Passage for review ▸
▼▼▼
This article ran with “Desperate parents chase a stem-cell miracle” in the Boston Globe. It was part of a series recognized with the 2005 Pulitzer Prize in Explanatory Reporting.
KIEV, Ukraine– Is EmCell selling effective treatments? It can be difficult to assess claims for therapies not regulated by the US Food and Drug Administration, but here is what the Globe discovered.
The clinic takes its name from the embryonic stem cell, and its website says it delivers embryonic stem-cell therapy. The actual cells it claims to use, however, are not embryonic stem cells by any conventional definition. An embryonic stem cell comes from an artificially inseminated embryo, typically about 5 days old, and EmCell obtains its cells from aborted fetuses between 2 and 8 weeks old. EmCell’s director, Dr. Alexander Smikodub, who said he helped develop the treatments, initially said in an interview that the cells he uses, like embryonic stem cells, are “pluripotent,” or able to transform into any cell in the body. But on closer questioning, he said that cells taken from different parts of the fetus are able to become different types of adult cells, but that none of the cells is pluripotent.
Behind Smikodub’s desk hang more than a dozen patents granted to EmCell, most of them by the government of Ukraine. EmCell has two US patents, which describe using cells from aborted fetuses to treat AIDS, but not the many other diseases that the clinic lists on its website.
A patent, moreover, is no indication that a technique actually works, said Janis Fraser, who reviewed EmCell’s patents for the Globe and is a principal in the Boston office of the law firm Fish & Richardson. A patent is a claim of invention, and the patent office’s main function is to verify that an invention is original. It does not test effectiveness. In the United States, the FDA is charged with evaluating whether a treatment is safe and effective. An FDA spokesperson said that the agency has no information on EmCell.
The EmCell website contains numerous scientific reports, which it calls “publications.” But none have been published in a journal reviewed by other scientists, meaning that they hold no more weight than an advertisement. Smikodub said that he would like to publish his results in peer-reviewed research journals. He said he submitted one report, on his AIDS therapy, to a journal, but it was rejected without explanation.
▲▲▲
Listed entries ▸
▼▼▼
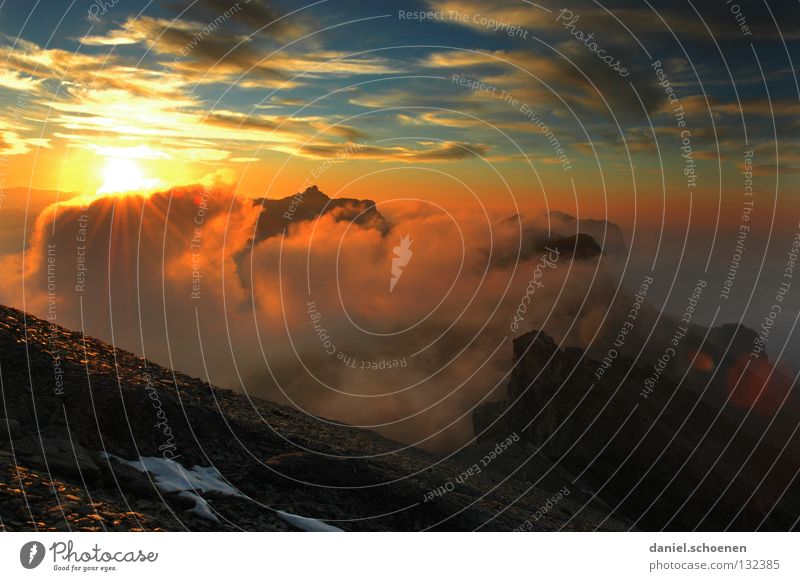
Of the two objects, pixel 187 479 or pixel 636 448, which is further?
pixel 636 448

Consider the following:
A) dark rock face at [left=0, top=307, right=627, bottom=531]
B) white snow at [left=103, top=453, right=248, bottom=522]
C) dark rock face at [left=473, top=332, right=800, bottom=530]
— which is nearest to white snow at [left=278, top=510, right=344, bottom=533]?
dark rock face at [left=0, top=307, right=627, bottom=531]

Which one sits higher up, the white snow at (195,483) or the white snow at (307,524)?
the white snow at (195,483)

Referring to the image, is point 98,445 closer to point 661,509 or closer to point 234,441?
point 234,441

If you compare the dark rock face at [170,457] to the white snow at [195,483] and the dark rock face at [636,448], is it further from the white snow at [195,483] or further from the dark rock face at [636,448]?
the dark rock face at [636,448]
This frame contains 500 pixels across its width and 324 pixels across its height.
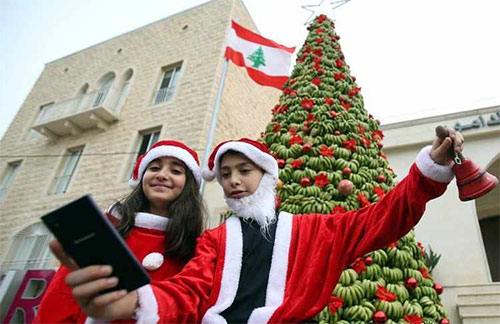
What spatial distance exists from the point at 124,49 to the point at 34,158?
5.04 meters

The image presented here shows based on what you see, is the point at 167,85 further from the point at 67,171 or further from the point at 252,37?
the point at 252,37

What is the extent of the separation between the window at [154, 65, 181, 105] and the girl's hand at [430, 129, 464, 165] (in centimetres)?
940

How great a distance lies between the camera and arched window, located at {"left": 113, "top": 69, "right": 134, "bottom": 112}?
1058 centimetres

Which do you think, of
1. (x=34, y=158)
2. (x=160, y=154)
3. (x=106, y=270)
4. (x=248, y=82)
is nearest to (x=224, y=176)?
(x=160, y=154)

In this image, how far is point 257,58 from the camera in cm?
673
▲▲▲
Exercise goal ▸ List every organization that the article on EmCell names, leaving out governments.

Response to the exercise ▸ The Boston Globe, EmCell, the US Food and Drug Administration (FDA), and Fish & Richardson.